(Stored data)
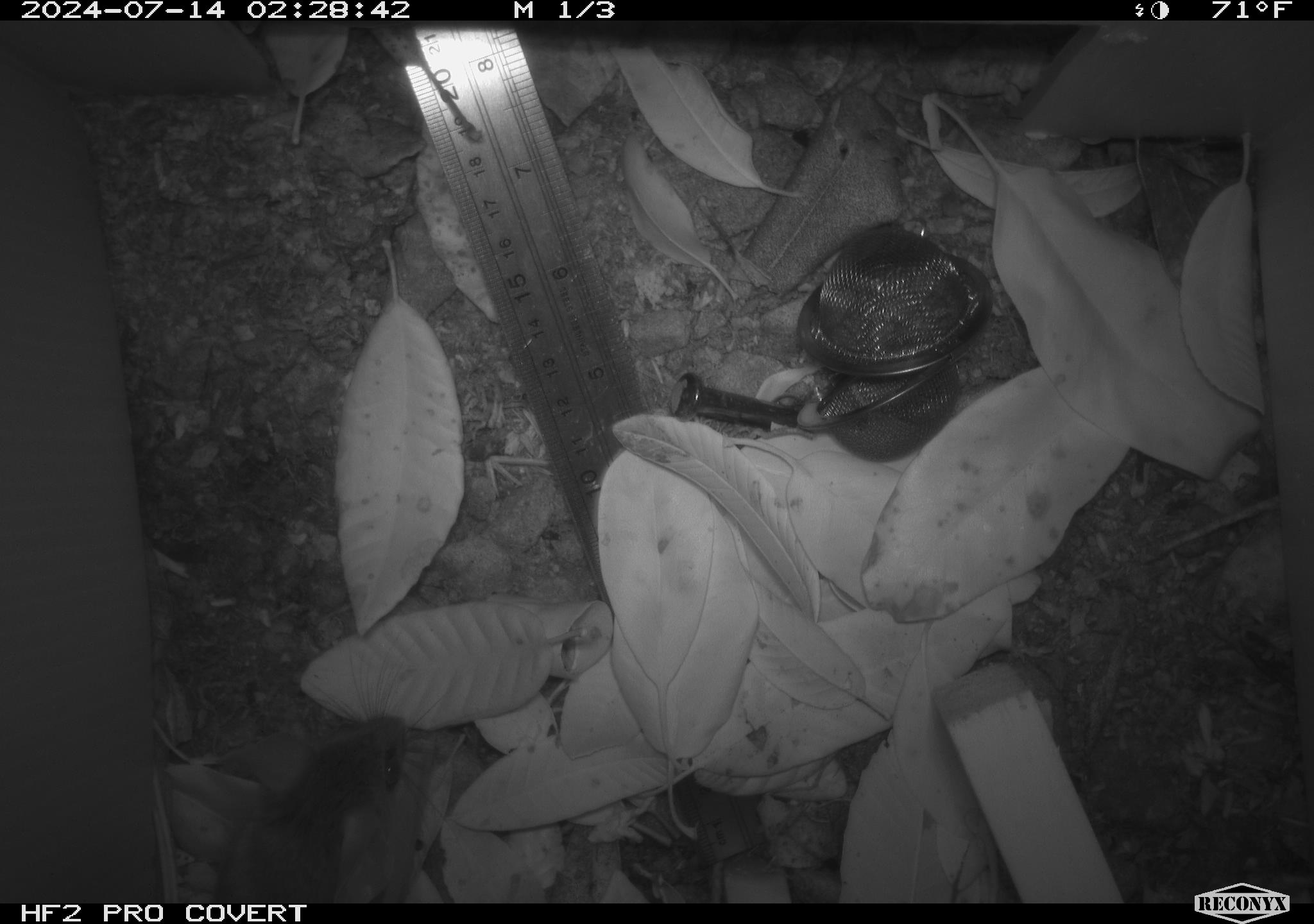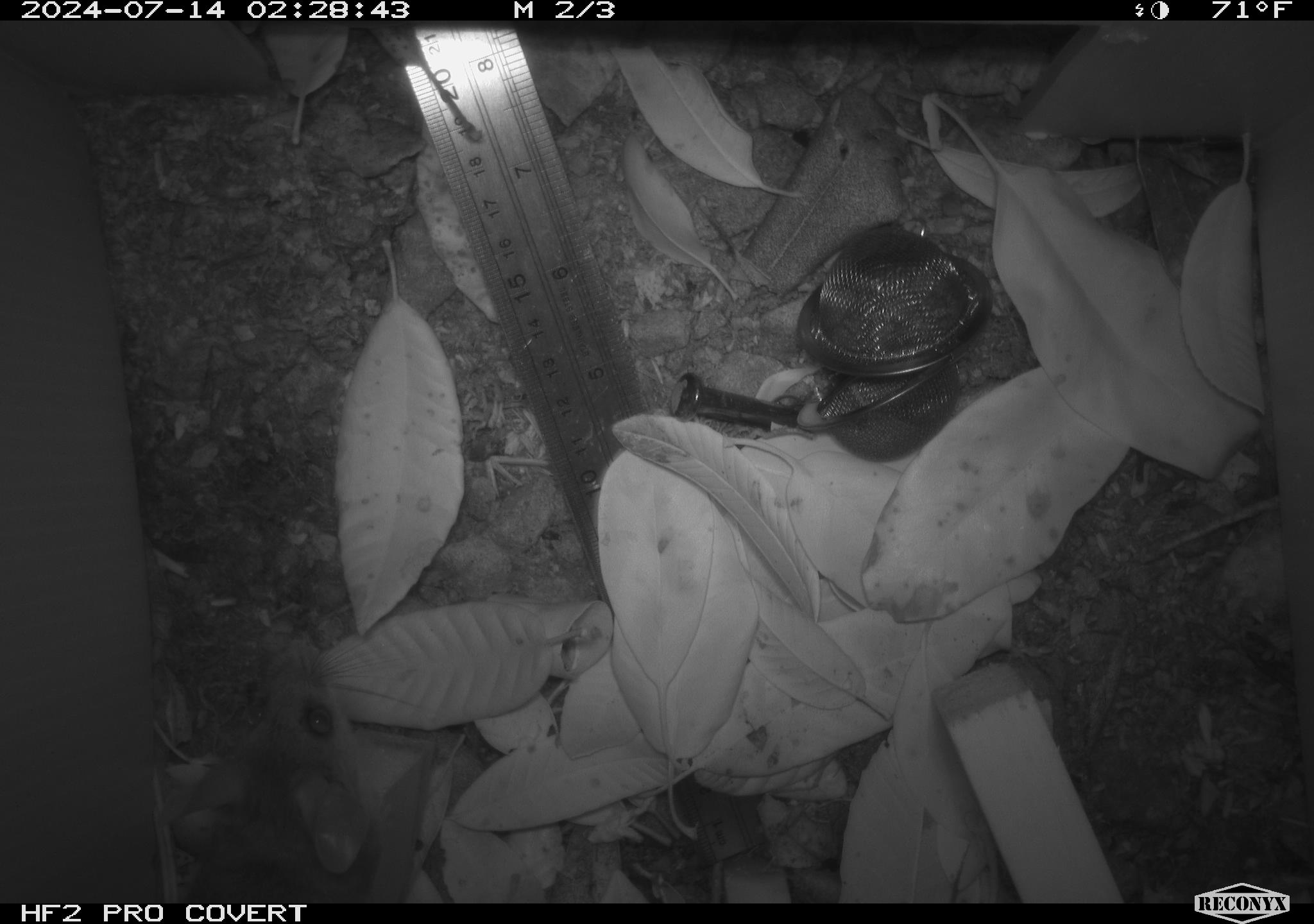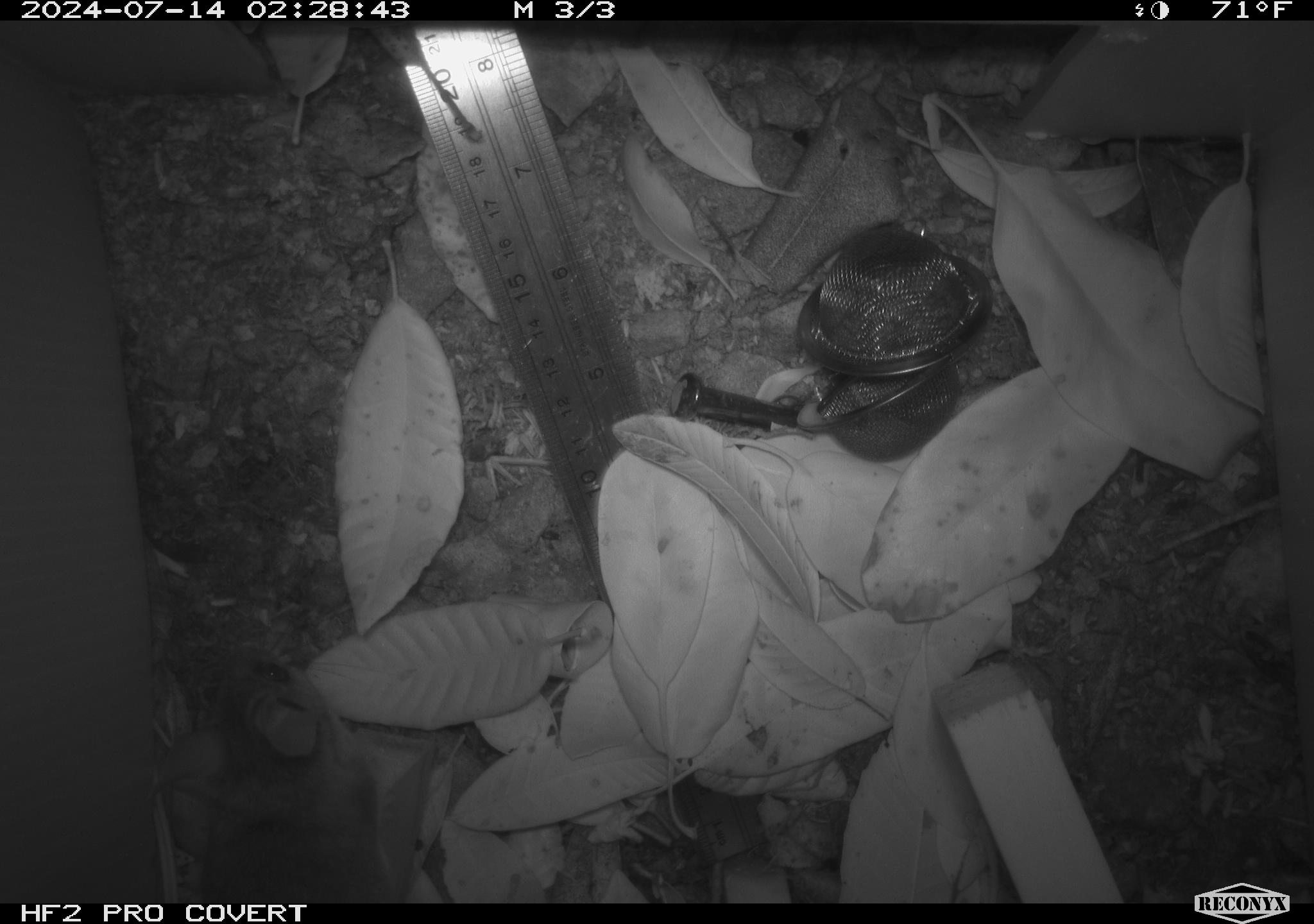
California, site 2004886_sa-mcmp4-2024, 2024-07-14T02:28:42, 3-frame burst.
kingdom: Animalia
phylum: Chordata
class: Mammalia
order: Rodentia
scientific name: Rodentia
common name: mouse species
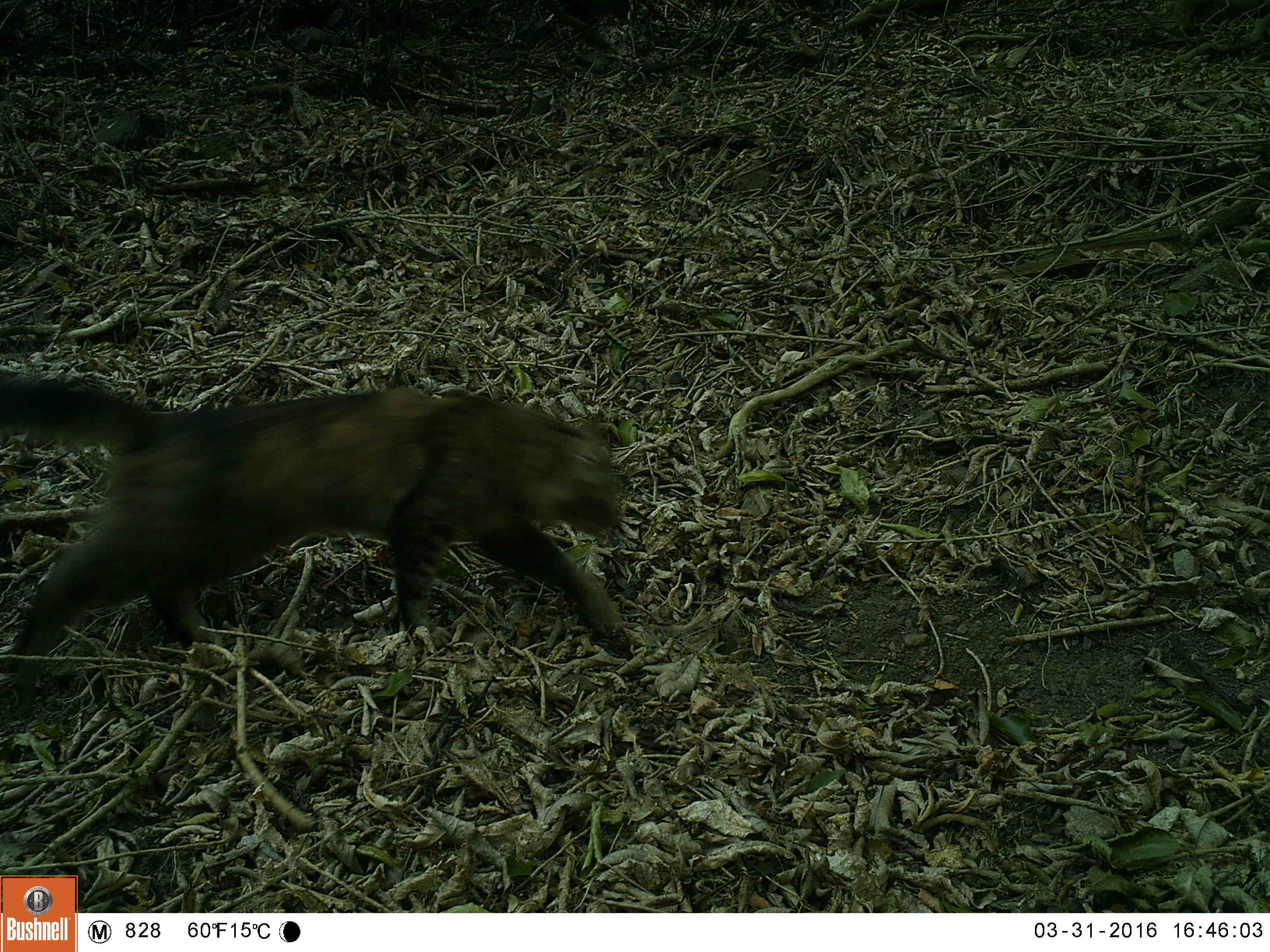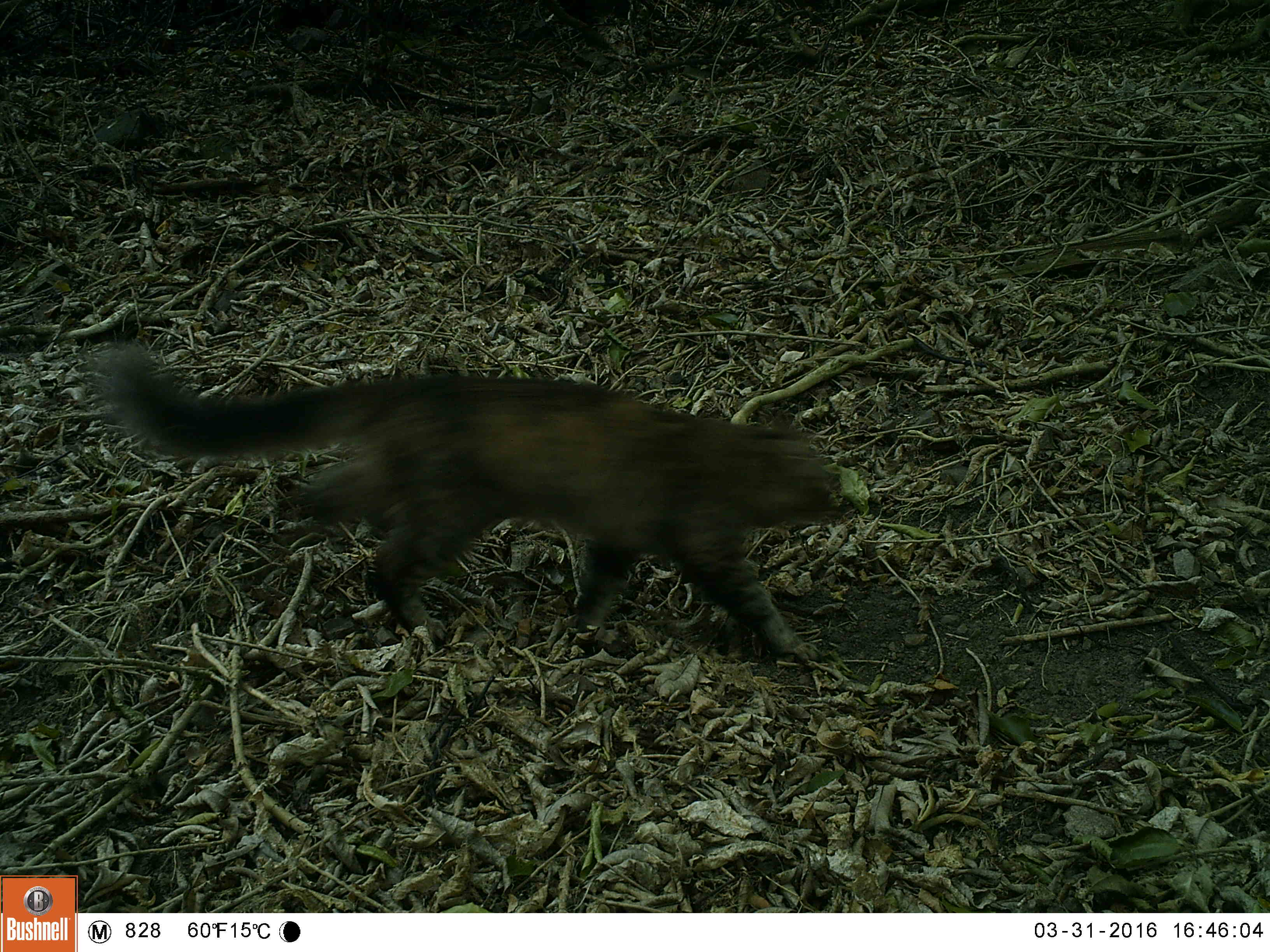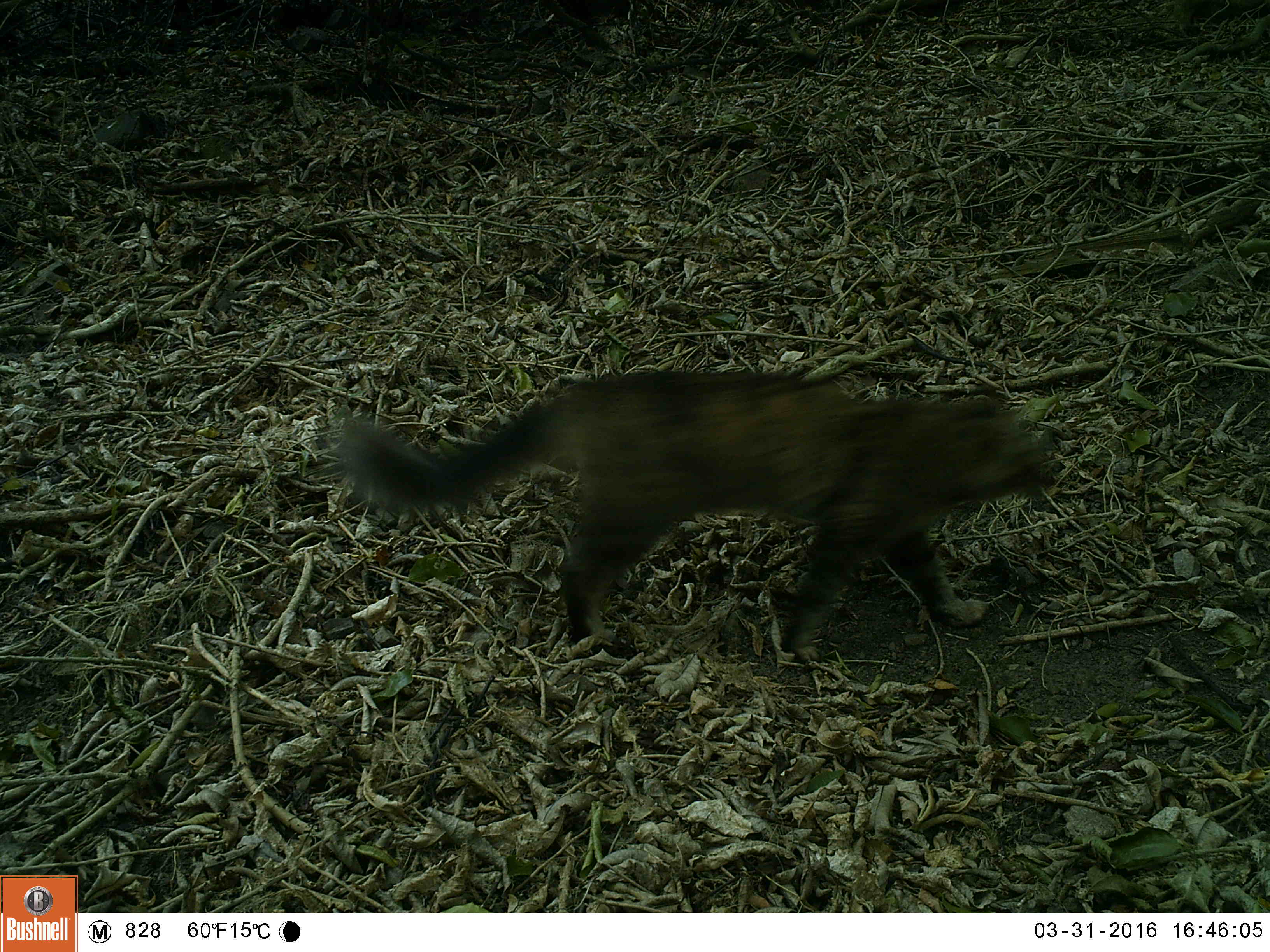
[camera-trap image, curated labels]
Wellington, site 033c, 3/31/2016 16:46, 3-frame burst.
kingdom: Animalia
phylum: Chordata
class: Mammalia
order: Carnivora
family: Felidae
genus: Felis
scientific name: Felis catus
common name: cat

TASK TO CARRY OUT: Transcribe each entry above exactly, apart from the pictures.

EXERCISE RESULT:
California, site 2004886_sa-mcmp4-2024, 2024-07-14T02:28:42, 3-frame burst.
kingdom: Animalia
phylum: Chordata
class: Mammalia
order: Rodentia
scientific name: Rodentia
common name: mouse species
[camera-trap image, curated labels]
Wellington, site 033c, 3/31/2016 16:46, 3-frame burst.
kingdom: Animalia
phylum: Chordata
class: Mammalia
order: Carnivora
family: Felidae
genus: Felis
scientific name: Felis catus
common name: cat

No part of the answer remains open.